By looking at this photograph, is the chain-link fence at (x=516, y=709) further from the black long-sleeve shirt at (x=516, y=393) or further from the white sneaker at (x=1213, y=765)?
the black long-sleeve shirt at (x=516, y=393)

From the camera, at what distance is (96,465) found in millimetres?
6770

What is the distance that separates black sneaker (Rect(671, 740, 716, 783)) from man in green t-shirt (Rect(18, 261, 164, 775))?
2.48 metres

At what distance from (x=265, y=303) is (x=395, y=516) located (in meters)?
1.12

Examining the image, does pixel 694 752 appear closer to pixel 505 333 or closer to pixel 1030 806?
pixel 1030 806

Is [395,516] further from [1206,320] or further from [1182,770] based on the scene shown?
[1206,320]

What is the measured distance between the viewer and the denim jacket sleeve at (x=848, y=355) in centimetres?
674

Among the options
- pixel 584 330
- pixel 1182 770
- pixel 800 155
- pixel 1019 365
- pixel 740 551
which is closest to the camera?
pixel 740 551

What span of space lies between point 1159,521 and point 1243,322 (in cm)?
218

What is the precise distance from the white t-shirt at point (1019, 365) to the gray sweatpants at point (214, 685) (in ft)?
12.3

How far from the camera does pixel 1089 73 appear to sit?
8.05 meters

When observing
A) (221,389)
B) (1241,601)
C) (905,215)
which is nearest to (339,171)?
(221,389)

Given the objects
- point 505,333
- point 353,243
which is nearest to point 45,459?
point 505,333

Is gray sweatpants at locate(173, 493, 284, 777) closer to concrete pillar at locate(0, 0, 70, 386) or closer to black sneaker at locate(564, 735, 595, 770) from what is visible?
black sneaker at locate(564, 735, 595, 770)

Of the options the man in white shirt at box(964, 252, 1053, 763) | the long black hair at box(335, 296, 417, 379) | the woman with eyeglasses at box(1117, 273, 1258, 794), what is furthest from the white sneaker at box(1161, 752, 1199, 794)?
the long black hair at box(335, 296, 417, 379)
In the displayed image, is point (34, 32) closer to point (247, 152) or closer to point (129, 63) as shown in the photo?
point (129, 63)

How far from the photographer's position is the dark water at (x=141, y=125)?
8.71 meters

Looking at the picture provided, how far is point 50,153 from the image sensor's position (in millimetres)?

Short exercise: Can you print, word for word, the lines of the records between the one holding "In the displayed" and the one holding "8.71 meters", inclusive?

Worked solution:
In the displayed image, is point (34, 32) closer to point (247, 152) or closer to point (129, 63) as shown in the photo?
point (129, 63)

How far from the photographer's position is the dark water at (x=141, y=125)?
8.71 meters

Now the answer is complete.